**Required task**
Return the rows below word for word, starting at the line that contains "Is pixel 222" and ending with the last line of the rows.

**Exercise material**
....

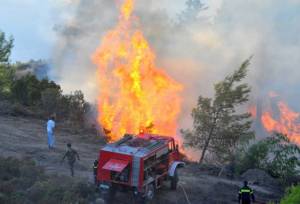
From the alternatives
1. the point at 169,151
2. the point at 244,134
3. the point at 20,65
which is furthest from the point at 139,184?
the point at 20,65

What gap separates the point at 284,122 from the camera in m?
43.3

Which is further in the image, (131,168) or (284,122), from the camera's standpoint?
(284,122)

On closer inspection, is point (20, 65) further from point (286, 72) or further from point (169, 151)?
point (169, 151)

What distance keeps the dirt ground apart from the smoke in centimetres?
1453

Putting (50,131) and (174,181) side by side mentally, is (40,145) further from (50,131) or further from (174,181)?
(174,181)

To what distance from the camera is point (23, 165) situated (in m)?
18.3

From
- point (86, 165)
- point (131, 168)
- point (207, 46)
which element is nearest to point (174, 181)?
point (131, 168)

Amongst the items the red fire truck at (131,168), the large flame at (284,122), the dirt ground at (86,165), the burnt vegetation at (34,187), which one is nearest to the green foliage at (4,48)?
the dirt ground at (86,165)

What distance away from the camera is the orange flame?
42.1 metres

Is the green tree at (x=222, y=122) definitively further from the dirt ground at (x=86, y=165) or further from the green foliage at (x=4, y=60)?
the green foliage at (x=4, y=60)

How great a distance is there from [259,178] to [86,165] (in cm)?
807

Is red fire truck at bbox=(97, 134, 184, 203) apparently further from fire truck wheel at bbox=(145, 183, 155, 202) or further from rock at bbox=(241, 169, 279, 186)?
rock at bbox=(241, 169, 279, 186)

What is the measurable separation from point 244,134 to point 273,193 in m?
4.74

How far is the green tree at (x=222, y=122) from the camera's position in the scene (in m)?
25.6
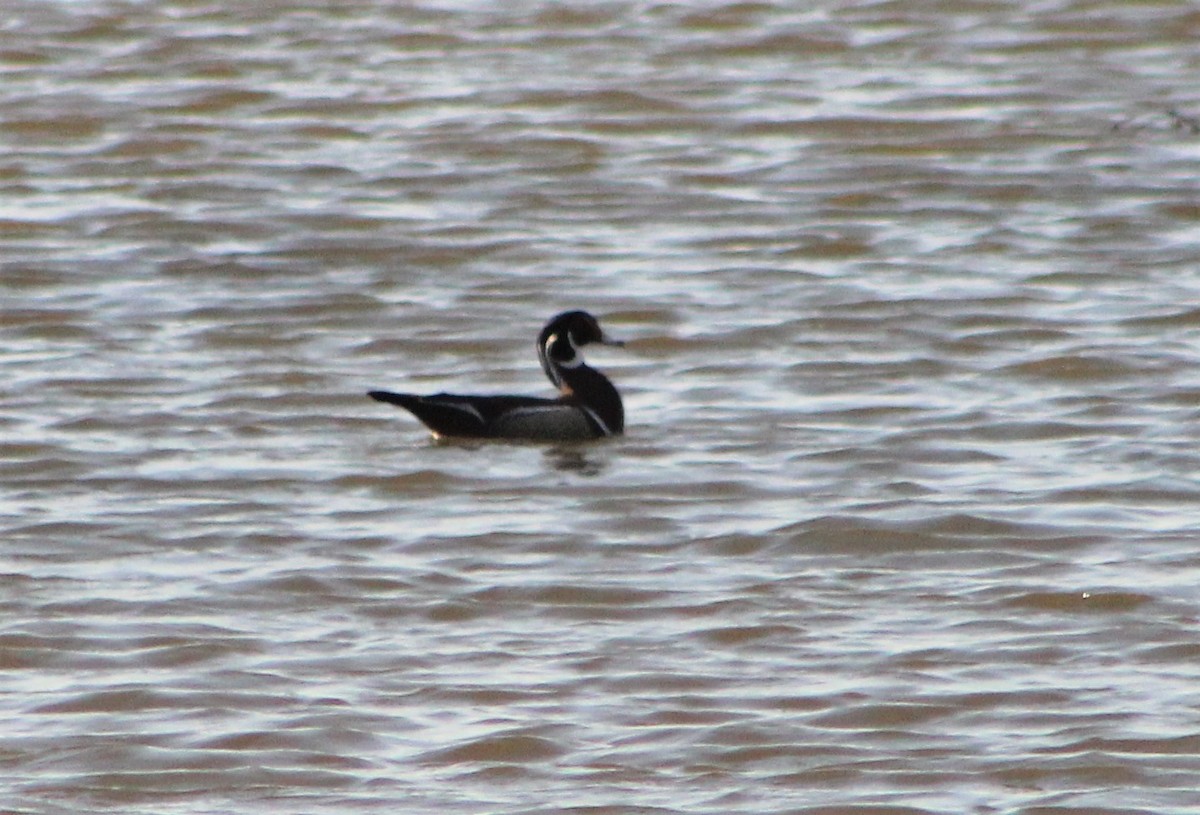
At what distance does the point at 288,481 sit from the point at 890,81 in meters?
8.84

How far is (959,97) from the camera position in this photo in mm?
17188

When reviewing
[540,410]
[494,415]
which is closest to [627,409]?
[540,410]

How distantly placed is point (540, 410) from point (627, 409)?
0.52m

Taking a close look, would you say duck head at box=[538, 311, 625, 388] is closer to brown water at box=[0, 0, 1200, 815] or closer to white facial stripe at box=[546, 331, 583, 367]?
white facial stripe at box=[546, 331, 583, 367]

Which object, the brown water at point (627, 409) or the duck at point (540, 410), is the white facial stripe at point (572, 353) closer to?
the duck at point (540, 410)

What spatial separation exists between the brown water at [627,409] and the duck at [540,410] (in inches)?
4.0

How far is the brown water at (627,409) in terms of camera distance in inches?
260

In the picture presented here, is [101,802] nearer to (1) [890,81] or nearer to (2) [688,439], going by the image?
(2) [688,439]

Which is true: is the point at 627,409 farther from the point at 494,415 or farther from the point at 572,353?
the point at 494,415

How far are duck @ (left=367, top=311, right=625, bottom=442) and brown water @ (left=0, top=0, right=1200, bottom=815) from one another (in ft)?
0.33

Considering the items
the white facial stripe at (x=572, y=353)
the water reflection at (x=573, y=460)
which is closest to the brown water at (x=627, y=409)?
the water reflection at (x=573, y=460)

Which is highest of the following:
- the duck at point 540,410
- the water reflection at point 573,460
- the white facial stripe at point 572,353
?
the white facial stripe at point 572,353

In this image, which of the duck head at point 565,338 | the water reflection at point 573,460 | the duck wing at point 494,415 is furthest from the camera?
the duck head at point 565,338

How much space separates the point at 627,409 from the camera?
10.9m
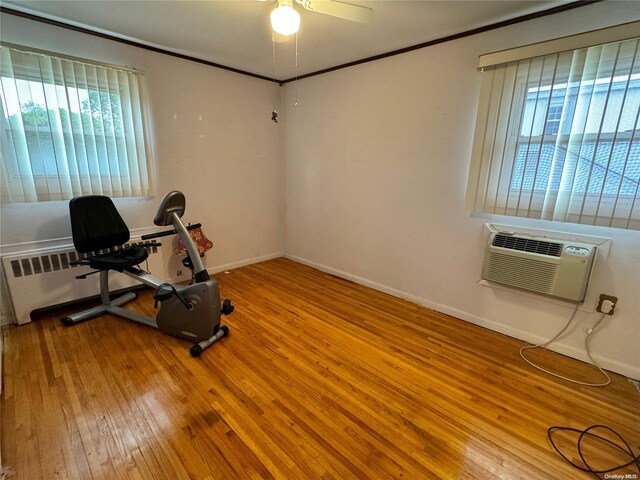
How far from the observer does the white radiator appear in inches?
89.4

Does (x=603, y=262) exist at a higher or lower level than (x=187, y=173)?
lower

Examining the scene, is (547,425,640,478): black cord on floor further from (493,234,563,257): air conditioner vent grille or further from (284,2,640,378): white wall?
(493,234,563,257): air conditioner vent grille

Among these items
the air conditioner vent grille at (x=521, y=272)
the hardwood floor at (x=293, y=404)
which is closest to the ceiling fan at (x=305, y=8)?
the air conditioner vent grille at (x=521, y=272)

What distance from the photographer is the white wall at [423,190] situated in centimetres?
193

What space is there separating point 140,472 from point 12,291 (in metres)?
1.98

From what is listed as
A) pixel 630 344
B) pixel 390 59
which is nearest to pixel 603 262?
pixel 630 344

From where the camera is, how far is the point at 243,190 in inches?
145

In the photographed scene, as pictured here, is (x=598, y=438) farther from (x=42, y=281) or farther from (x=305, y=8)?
(x=42, y=281)

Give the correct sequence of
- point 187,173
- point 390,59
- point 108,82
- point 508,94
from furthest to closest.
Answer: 1. point 187,173
2. point 390,59
3. point 108,82
4. point 508,94

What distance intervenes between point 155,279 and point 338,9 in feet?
7.48

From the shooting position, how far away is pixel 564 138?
1925 millimetres

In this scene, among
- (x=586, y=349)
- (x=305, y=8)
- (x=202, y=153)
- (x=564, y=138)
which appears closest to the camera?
(x=305, y=8)

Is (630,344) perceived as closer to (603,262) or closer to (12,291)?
(603,262)

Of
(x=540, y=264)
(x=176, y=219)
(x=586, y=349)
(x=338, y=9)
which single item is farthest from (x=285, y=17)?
(x=586, y=349)
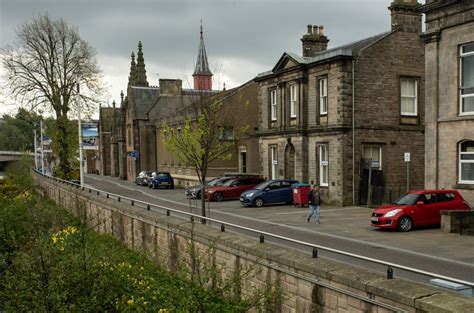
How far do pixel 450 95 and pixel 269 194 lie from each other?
451 inches

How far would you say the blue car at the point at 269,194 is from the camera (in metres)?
27.6

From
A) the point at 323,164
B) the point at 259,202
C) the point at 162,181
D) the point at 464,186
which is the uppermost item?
the point at 323,164

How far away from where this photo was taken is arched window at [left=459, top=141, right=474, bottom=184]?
20.1 m

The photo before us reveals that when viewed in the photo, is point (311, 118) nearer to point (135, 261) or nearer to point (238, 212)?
point (238, 212)

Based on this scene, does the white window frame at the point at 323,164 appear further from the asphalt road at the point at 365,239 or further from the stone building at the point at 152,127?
the stone building at the point at 152,127

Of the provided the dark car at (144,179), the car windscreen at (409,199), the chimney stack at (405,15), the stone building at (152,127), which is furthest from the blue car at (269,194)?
the dark car at (144,179)

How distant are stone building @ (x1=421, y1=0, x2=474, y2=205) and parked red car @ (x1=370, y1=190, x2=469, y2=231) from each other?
2.06 metres

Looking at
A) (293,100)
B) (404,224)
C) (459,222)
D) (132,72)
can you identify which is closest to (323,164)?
(293,100)

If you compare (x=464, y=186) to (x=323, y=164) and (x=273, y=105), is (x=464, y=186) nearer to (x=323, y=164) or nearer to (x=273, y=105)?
(x=323, y=164)

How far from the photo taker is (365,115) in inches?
1096

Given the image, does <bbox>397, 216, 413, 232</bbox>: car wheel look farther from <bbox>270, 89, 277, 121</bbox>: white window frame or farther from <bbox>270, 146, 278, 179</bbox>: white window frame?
<bbox>270, 89, 277, 121</bbox>: white window frame

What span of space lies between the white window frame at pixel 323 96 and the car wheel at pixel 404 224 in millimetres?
12094

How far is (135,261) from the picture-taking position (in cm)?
1595

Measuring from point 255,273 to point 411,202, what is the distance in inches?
433
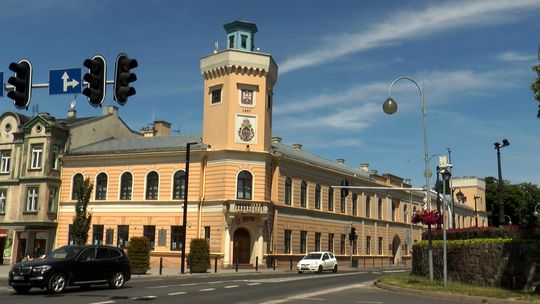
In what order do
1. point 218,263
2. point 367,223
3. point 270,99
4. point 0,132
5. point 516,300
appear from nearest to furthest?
point 516,300 < point 218,263 < point 270,99 < point 0,132 < point 367,223

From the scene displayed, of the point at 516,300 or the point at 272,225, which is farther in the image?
the point at 272,225

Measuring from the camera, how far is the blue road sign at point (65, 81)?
14531 millimetres

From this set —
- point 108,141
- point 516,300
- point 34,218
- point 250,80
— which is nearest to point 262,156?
point 250,80

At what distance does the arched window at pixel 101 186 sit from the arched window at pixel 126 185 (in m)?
1.76

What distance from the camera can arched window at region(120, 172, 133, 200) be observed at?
4603 centimetres

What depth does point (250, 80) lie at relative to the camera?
4372 cm

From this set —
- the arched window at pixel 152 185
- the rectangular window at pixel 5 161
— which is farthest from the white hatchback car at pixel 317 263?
the rectangular window at pixel 5 161

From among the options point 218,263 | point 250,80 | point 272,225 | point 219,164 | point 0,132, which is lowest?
point 218,263

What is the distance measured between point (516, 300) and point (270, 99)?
105ft

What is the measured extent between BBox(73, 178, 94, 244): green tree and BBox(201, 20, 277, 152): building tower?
32.3ft

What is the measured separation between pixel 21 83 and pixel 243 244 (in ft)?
97.3

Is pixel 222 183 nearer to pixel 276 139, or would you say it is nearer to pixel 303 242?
pixel 303 242

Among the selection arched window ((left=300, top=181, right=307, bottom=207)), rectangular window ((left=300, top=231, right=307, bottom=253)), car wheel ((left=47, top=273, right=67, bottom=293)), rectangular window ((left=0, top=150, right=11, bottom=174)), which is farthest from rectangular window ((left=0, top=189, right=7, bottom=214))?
car wheel ((left=47, top=273, right=67, bottom=293))

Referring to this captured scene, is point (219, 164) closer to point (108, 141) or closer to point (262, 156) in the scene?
point (262, 156)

....

**Result for this task**
Is pixel 222 183 nearer to pixel 276 139, or would you say it is nearer to pixel 303 242?
pixel 303 242

Among the selection arched window ((left=300, top=181, right=307, bottom=207)), rectangular window ((left=300, top=231, right=307, bottom=253)), car wheel ((left=47, top=273, right=67, bottom=293)), rectangular window ((left=0, top=150, right=11, bottom=174)), which is farthest from rectangular window ((left=0, top=189, right=7, bottom=214))?
car wheel ((left=47, top=273, right=67, bottom=293))

Referring to this captured scene, is point (219, 164) closer to point (108, 141) or closer to point (262, 156) in the scene?
point (262, 156)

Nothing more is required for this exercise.